STATED GOAL 1:
In the article on supply chain attacks, turn the paragraph beginning "Let’s say that you’re confident" into a short bulleted list that keeps its main facts.
STATED GOAL 2:
Carry the article on supply chain attacks forward from its last sentence, keeping its tone and subject.

EXCERPTED TEXT:

** BEGIN **

What You Need to Know about Supply Chain Attacks

By | Managed Services News

May 24

Supply chain attacks sit at the crossroad between motivation and less secure targets.

Let’s say that you’re confident in your security posture. You have endpoint protection in place, firewalls defending the perimeter and phishing filters on incoming email. You’ve leveraged tools to check for anomalies in your network traffic, rolled out an SSO solution and implemented processes to securely connect to the network remotely.

These defenses make it harder for bad actors to compromise your organization. Not only that, but a strong security posture is more likely to push all but the most motivated bad actors to move on to other, less secure targets. It’s at this crossroad–between motivation and less secure targets–where supply chain attacks sit.

Bad actors will always look for weak points to attack. It may be that your weakest point is not within your own organization, but within one of your suppliers. You trust their products and services, relying on them to conduct business. Unfortunately, if their security posture isn’t as mature as yours, attackers can exploit that trust and use it in attacks.

** END **

EXCERPTED DATA:
** BEGIN **

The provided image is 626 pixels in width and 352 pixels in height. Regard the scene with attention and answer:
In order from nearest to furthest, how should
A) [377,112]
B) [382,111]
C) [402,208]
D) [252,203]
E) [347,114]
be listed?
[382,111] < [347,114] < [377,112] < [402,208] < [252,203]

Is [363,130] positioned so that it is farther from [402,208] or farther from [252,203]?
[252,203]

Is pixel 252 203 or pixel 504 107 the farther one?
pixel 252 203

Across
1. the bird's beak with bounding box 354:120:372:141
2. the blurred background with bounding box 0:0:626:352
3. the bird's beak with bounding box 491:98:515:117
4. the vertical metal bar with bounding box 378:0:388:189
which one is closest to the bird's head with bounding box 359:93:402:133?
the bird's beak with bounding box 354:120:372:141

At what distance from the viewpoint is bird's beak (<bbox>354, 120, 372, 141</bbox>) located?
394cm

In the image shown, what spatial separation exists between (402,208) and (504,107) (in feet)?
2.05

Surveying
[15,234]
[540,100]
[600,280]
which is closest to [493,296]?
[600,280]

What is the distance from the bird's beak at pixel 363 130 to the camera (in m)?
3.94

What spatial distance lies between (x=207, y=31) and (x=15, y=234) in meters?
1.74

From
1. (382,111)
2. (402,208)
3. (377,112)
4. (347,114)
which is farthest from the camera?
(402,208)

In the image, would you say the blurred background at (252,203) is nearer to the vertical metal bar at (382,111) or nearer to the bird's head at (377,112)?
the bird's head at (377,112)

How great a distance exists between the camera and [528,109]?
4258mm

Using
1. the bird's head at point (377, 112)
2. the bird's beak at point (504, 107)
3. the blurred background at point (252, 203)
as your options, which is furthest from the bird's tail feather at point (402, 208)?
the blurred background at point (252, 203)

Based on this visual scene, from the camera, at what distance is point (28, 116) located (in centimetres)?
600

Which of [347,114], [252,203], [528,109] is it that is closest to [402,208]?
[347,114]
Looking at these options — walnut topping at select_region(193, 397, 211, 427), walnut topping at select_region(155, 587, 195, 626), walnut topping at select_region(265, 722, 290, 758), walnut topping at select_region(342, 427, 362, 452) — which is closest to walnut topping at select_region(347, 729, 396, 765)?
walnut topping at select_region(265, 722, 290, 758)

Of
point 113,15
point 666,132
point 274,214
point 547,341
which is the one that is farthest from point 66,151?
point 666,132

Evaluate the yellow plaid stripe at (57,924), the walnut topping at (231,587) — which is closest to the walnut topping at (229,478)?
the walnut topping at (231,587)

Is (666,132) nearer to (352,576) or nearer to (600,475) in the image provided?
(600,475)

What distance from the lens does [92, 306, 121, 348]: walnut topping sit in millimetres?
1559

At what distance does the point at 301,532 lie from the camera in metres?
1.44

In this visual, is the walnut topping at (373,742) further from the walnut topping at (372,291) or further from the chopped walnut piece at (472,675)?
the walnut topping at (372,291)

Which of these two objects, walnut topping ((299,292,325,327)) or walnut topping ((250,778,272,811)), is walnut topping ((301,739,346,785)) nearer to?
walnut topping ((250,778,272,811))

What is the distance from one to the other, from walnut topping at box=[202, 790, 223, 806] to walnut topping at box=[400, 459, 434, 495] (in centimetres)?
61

** END **

FINAL RESULT 1:
Suppose you are confident in your security posture because:
- Endpoint protection is in place.
- Firewalls defend the perimeter.
- Phishing filters screen incoming email.
- Tools check network traffic for anomalies.
- An SSO solution has been rolled out.
- Processes let users connect to the network remotely and securely.

FINAL RESULT 2:
This is what a supply chain attack is. In these attacks, bad actors compromise a secondary organization that supplies software or services to a primary, target organization. Their goal is to compromise the primary target when they use the software or service of the secondary target. In short, they piggyback on the secondary target to get their malicious code into the primary target.

How the Attack Works

Although there are several ways to attack a supply chain, there is a general pattern seen in many attacks. First, the bad actors gather what information they can find about the external products and services used by the primary target. The attackers assess the suppliers of those products and services and then choose a secondary target, based on what they discover. This secondary target now becomes the fulcrum of the attack.

Next, the bad actors attempt to compromise the secondary target. The ways they go about doing so will vary, often choosing the path of least resistance. They could try anything from spear phishing to exploiting vulnerabilities at the network edge. The choice will largely depend on the secondary target itself—where the attackers perform reconnaissance to determine the approach most likely to lead to a successful breach.

Once in, the attackers move laterally. Often, their objective is to compromise the secondary target’s software build system, where the source code for their software is stored, updated and compiled. One of the easiest ways to achieve this is by compromising a developer’s machine, or their credentials, gaining the required access. With access to the build system, the attackers can surreptitiously insert malicious code, like a backdoor or RAT, into the software in question. The secondary target, unaware of the presence of malicious code, compiles the latest updates, signs the binary and then releases it.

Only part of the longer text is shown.